Bill’s enormous range of cultural interests included the history of art (on retiring as a judge, he further enhanced his knowledge in that field by taking a degree in art history at the Courtauld Institute), archeology, music (especially opera), theatre, novels and poetry. A thoroughgoing bibliophile with a large library, he collected travel books in particular. He also enjoyed the actual travel, especially when it led to architecturally or artistically interesting destinations.

Time and again those who recall Bill revert to his remarkable talent for friendship. He had friends from every part and place of his life – law, politics, art history, London, Oxford and Norfolk. A generous host, Bill was a bon viveur and the life and soul of many a party. That he brought such cheer to so many others was all the more impressive because, as was known only to those closest to him, from his teenage years he had himself suffered from depression. Yet he remained active and optimistic during the last year of his life while one serious medical condition after another was diagnosed. When the problems suddenly worsened and he was taken into the Royal London Hospital over Christmas 2019, he accepted calmly the news that his illness was incurable and spent his remaining time, in Patricia’s words, in ‘precious, final conversations’ with her and their two children, Alexandra and Nicholas Birtles.
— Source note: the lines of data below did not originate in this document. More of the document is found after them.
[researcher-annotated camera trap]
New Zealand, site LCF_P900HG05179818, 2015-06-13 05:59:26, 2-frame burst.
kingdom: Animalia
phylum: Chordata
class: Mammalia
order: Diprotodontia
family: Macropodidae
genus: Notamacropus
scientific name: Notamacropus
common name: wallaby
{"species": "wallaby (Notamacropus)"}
Bill is survived by Patricia, Alexandra and Nicholas and by his brother Stephen Birtles. The family expressed the hope that anyone wishing to make a donation in Bill’s memory should consider doing so to any one of the following: the Royal London Hospital (where Bill had much care, especially in his final illness), the North Norfolk Music Festival (which Bill loved) and St Antony’s College (in particular, the Russian and Eurasian Studies Centre). Many of us in the College, for our part, cherish our happy memories of Bill, mourn his departure, and have conveyed our deep sympathy to his family on their still greater loss.